The study was conducted in four selected facilities in Eswatini: three of the facilities are government-owned and one facility is privately owned. Cluster sampling was used to select one facility under each of the four regions of Eswatini: Hhohho, Shiselweni, Lubombo and Manzini to ensure representation in the study. Facilities A and B are located in the rural areas of Hhohho and Shiselweni regions, respectively, and serve a high population of adolescents and adults living with HIV. Facility C is located in the Lubombo region and is a peri-urban site also catering for a high population of adolescents living and adults with HIV. Facility D is an urban and private facility located in the Manzini region and a specialised HIV and AIDS clinic that only provides comprehensive HIV care for all people living with HIV. No other services are rendered in this facility besides HIV and AIDS services. Most of the children who are receiving ART from these facilities are from nearby villages. The facilities chosen were well suited for qualitative research as they enabled the researcher to collect data in natural and context-dependent settings. The settings required the researcher to have a deep understanding of contextual features and how these exert their influence on the way participants ascribe meaning to events shaped by their unique circumstances.16

Participants and recruitment strategy

The study population was 28 participants, made up of 24 nurses and four policymakers involved in the development and implementation of policies that address HIV prevention and treatment needs of adolescents. Purposive sampling, which is a non-probability sampling strategy, was used to recruit participants in this study.17 Therefore, participants who have experienced the phenomenon being studied were purposively selected to be part of the study because they were going to provide better insight into the research question to achieve the study’s purpose.18

The inclusion criteria to the study for nurses were working in the ART department for a minimum of 1 to 2 years or more years of experience, having been trained in basic integrated management of adolescent and adult illness (IMAI) and nurse-led anti-retroviral therapy initiation in Eswatini (NARTIS). For policymakers, the inclusion criteria were having at least 1 year of experience at the policymaking level with more years of experience preferred. To recruit nurse participants, the Medical Officer or Sister-in-Charge of the facility was approached with a letter requesting to conduct the study in the facility.
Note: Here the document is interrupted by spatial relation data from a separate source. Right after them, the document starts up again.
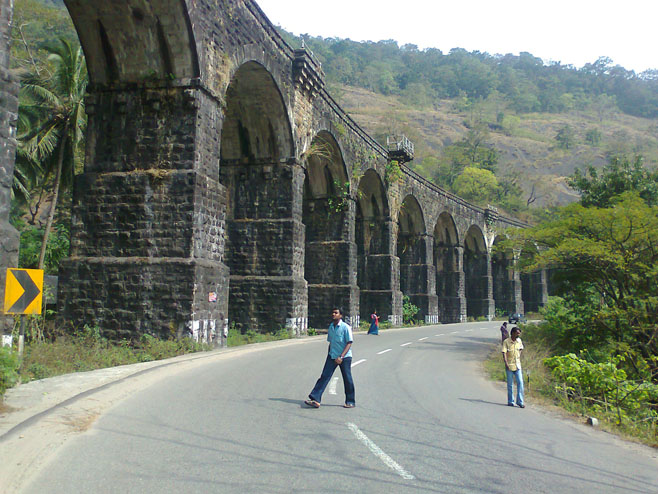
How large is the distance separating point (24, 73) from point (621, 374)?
2382 centimetres

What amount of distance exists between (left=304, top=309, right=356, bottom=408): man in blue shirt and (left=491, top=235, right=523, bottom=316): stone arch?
5229 cm

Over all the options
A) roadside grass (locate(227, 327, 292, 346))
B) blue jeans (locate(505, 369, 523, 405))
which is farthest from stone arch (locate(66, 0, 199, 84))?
blue jeans (locate(505, 369, 523, 405))

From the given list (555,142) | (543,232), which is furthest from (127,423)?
(555,142)

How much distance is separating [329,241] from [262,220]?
7.06 metres

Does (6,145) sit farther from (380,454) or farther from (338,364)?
(380,454)

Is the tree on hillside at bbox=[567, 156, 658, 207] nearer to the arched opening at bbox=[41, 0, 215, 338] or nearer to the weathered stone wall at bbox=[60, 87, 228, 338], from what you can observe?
the weathered stone wall at bbox=[60, 87, 228, 338]

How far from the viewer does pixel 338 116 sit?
2641 centimetres

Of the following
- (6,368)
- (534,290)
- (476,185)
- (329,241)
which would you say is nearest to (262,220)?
(329,241)

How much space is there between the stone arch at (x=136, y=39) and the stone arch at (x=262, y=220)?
5827mm

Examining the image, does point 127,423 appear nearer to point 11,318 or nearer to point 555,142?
point 11,318

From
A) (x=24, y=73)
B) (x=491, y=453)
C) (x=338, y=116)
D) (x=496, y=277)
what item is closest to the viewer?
(x=491, y=453)

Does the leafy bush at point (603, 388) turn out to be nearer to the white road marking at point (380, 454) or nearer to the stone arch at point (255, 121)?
the white road marking at point (380, 454)

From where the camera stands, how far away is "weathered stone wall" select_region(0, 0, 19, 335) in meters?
7.77

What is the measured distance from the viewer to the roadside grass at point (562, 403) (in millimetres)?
8023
After a letter granting permission to conduct the study was issued, the researcher was referred to a focal person at the ART clinic by the Medical Officer or Sister-in-Charge to help the researcher approach prospective participants. From the eligible population, each prospective participant was assigned a number starting from one. The numbers were then drawn until the sample size was considered sufficient. After introducing the study, the focal person identified personnel who met the inclusion criteria for the study and further advised the researcher on the appropriate day to come back to present the study when most staff members would be available. On the agreed date, the afternoon was utilised to present the study to prospective participants because of the low client volume, and they were informed about the purpose of the study, applicable ethics to be upheld like voluntary participation, confidentiality and data collection methods to be used in a room allocated to the researcher for the purpose of introducing the study. Participants were given the information sheet to go through, and afterwards, both the researcher and participants agreed on the date to commence data collection. On the day of data collection, participants first signed the consent forms, and thereafter, data collection commenced. Data saturation and repetition of themes determined the final sample size. To recruit policymaker participants, the researcher first presented the study in their respective offices and went through the information sheet and explained the purpose of the study to them. All policymakers who were recruited are at the government national level and their involvement in HIV policy entails providing technical leadership to harmonise the delivery of HIV and AIDS care and treatment services in line with national policies. Furthermore, they coordinate adolescent health at the national level, working with supporting partners to fund training and build capacity of healthcare workers on reproductive health issues including HIV and AIDS to improve youth friendly services and providing psychosocial support to people living with HIV to promote their health and well-being through liaising with community support groups. The researcher was given a suitable date to come back for data collection, and on the agreed date, the consent form was signed before data collection, which was conducted in a quiet environment to minimise disruptions.

Data collection

Data were collected by the first author from October 2022 to January 2023 using individual in-depth interviews. Interview guides containing open-ended questions were used to guide the discussions and collect data from nurses and policymakers. To promote privacy, interviews were conducted in a quiet room allocated to the researcher. For HCPs, the broad opening question was, ‘What are your experiences with HIV self-disclosure in adolescents born with HIV?’ Interviews were conducted in both English and siSwati, and it lasted approximately 30 min. Follow-up questions enquired about: steps followed in preparing adolescents for self-disclosure, how adolescents can be empowered to self-disclose to others and the availability of training in assisting ALHIV to disclose? For policymakers, interviews lasting 45 min were conducted in English and questions asked focused on: availability of funds to facilitate HIV prevention programmes, provision of refresher courses to nurses for them to provide comprehensive services to ALHIV and development of national self-disclosure guidelines for ALHIV.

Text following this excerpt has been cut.